Here’s the visual version, showing the recent expansion of information not only to your friends, but to your networks, to all of Facebook, and to the entire Internet.
The good news is, Facebook won’t be doing much more to undermine your privacy — because they’ve already decided to show just about everything to just about everybody.
The graphic is a representation of the information from this EFF article. Wired has more generalized discussion of the issues with Facebook, and Business Insider gives 10 Reasons to Delete Your Facebook Account. If you decide to do that, though, read this, because Facebook uses just about every trick short of outright lying to prevent you from actually deleting your account.
I’ve never given Facebook much private information; the furthest I went was to list my schools and graduation years, my marital status, and a few interests, none of which are particular secrets. But Facebook, unlike (say) LJ, allows for — sorry, let’s update our terms, is actively taking steps to facilitate — organized mining of that data. This bothers me on three fronts.
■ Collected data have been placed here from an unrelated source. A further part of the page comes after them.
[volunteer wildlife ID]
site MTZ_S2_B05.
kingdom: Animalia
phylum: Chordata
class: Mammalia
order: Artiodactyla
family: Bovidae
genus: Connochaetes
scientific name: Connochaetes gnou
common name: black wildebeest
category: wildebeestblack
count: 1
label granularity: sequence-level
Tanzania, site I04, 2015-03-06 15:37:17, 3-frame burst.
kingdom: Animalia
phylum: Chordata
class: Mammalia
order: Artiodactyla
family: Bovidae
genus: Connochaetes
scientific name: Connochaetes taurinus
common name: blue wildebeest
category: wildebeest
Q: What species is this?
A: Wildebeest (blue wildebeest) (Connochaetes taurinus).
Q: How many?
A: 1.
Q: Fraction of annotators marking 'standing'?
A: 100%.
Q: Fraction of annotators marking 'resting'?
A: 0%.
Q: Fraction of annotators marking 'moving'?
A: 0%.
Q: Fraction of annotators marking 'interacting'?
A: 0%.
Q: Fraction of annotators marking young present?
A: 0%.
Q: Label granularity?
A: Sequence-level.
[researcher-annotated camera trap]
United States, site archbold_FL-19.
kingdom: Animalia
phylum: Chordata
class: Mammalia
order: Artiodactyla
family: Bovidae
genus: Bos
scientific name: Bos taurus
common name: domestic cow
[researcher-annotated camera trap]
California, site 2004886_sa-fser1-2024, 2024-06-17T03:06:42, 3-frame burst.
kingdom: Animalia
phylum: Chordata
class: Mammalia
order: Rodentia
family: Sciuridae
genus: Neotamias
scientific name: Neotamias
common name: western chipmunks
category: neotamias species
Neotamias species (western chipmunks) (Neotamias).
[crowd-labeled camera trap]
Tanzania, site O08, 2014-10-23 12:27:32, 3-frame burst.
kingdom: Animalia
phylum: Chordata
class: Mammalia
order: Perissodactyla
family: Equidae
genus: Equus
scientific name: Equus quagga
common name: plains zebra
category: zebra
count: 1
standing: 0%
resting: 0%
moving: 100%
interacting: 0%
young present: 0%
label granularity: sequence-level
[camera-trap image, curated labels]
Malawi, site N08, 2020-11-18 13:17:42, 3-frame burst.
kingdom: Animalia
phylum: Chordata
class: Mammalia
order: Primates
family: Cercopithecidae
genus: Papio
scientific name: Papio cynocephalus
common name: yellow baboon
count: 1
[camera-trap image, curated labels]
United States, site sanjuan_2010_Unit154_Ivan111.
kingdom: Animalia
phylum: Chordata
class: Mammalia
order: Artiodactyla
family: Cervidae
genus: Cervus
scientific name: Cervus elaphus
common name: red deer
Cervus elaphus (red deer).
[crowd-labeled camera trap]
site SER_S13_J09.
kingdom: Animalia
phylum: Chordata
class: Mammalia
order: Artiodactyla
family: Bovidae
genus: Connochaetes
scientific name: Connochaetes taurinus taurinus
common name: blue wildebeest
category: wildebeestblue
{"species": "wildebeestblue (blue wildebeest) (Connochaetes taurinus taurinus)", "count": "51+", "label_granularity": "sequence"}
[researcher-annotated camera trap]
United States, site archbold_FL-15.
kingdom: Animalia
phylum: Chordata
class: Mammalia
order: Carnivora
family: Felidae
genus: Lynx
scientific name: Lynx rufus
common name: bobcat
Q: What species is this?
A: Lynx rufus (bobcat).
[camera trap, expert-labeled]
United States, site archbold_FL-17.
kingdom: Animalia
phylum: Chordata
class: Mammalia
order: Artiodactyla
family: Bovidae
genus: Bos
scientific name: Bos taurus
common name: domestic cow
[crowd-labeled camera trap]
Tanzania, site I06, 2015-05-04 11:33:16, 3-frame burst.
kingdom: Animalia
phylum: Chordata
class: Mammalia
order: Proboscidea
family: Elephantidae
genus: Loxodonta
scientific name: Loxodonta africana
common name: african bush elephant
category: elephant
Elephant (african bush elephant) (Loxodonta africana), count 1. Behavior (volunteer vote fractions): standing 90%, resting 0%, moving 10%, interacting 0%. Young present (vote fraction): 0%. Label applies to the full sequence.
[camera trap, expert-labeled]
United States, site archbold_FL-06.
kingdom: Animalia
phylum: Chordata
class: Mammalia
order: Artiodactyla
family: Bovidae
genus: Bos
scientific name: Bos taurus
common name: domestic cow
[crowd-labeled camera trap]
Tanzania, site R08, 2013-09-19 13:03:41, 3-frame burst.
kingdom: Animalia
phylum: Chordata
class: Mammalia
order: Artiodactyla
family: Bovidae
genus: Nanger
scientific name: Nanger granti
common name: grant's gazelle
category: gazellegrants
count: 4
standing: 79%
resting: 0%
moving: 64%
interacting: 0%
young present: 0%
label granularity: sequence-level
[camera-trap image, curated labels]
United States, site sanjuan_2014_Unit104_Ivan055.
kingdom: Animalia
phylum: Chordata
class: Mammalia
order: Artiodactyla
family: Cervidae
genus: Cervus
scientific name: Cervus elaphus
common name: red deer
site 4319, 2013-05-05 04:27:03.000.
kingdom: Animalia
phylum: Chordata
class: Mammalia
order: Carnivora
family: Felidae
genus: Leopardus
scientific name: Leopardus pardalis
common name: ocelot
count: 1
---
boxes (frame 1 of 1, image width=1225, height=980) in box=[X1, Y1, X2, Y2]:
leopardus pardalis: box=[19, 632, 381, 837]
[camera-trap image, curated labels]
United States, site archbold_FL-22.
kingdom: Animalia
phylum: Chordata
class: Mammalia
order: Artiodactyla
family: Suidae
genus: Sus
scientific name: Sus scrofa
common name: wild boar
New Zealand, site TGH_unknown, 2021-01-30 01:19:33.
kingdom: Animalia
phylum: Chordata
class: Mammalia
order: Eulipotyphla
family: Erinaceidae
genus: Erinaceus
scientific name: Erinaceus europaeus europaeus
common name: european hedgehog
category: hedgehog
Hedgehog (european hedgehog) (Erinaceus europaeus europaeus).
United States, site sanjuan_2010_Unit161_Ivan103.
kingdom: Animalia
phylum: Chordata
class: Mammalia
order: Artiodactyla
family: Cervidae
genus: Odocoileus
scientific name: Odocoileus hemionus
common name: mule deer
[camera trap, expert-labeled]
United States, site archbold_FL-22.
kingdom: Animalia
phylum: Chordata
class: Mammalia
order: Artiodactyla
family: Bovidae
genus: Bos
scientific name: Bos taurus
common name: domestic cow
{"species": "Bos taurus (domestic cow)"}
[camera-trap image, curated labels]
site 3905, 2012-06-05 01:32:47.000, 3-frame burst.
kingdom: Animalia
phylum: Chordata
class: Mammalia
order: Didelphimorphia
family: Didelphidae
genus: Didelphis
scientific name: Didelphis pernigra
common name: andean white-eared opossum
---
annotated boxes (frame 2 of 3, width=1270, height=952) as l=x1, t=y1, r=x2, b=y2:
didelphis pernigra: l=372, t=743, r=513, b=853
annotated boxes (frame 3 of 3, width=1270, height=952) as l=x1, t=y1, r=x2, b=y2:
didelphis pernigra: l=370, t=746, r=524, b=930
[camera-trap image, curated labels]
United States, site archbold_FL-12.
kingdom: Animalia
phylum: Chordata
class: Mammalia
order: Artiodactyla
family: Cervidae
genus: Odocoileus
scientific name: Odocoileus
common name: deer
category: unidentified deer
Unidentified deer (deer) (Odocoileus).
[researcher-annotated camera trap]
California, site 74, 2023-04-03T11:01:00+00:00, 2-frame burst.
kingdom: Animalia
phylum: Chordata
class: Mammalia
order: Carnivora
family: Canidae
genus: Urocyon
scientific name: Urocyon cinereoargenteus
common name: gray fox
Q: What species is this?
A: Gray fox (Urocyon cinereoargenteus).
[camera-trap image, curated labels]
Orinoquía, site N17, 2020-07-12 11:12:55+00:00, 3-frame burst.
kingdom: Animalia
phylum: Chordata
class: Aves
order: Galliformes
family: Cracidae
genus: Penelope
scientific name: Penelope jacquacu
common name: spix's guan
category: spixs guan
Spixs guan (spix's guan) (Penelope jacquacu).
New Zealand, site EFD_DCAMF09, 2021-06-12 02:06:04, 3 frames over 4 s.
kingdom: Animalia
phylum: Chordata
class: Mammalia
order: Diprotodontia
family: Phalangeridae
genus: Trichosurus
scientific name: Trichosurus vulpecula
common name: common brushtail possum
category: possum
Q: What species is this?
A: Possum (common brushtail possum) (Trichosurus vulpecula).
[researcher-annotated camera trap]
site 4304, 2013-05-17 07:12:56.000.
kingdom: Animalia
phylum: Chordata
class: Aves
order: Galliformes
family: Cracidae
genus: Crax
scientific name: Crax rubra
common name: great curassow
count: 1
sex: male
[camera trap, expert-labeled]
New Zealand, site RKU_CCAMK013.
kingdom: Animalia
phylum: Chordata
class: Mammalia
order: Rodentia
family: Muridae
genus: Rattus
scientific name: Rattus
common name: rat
First, I can control what data I post about myself, but I can’t control what data my friends post about me. And while this is true of the Internet in general, on Facebook, any photo tagged with my name is automatically and unambiguously connected to me, in a way that I cannot avoid. Also, changes have made it such that I’m not just sharing that info with friends, and with Facebook-the-company, but with everybody who develops an application for them. Do I trust all of those people?
Second, this is a cynical violation of the principles on which Facebook was founded. After years of saying your information would be private, visible only to friends (thus encouraging you to submit a lot of it — after all, isn’t the point of the service to share news with your friends?), now the founder is claiming that our society’s privacy standards have changed and he’s just keeping up with the times. We all totally want to live our lives in public on the Internet, right?
Third — most offensively — this is opt-out, not opt-in. Facebook did not ask me, “would you like to share these pieces of information by connecting them to these public pages?” It said, “You’re now going to share all of this! Or you can pick individually.” And then I had to manually deselect every single item, because I didn’t get a “no, thanks” option. Given the way Facebook has implemented changes, I have no certainty at all that I’ve successfully kept myself out of that loop, because they bury the “stay private” options as deeply as they can — when they even provide them. Sometimes the only way to stay clear is to completely delete information about yourself: you can no longer have private “likes.” You either have them, and they’re auto-linked to public pages, or you leave them blank. So much for sharing private info with friends. To use the service now is to use it for all the Internet to see.
Which is faintly annoying when it’s just a matter of me listing, oh, music as a hobby. But what if you’ve listed “gay marriage rights”? Or “abortion rights”? Or something else politically sensitive? Now your activism is visible to your boss (who maybe voted Yes on 8), and to people who maybe like harassing activists like you.
There are more details in the articles I’ve linked, but those are enough for me. The value I get from Facebook is marginal: yeah, I’ve connected to old friends from high school, etc, but we’ve done nothing more than connect; I haven’t struck up conversations with them. The signal-to-noise ratio of my news feed is so abysmal I don’t even bother reading it most of the time. I hate the layout of the service, and as for the applications, they’re time-wasters I really, really don’t need.
And I don’t feel like continuing to patronize a service that behaves this badly, even if the actual damage to me is likewise marginal.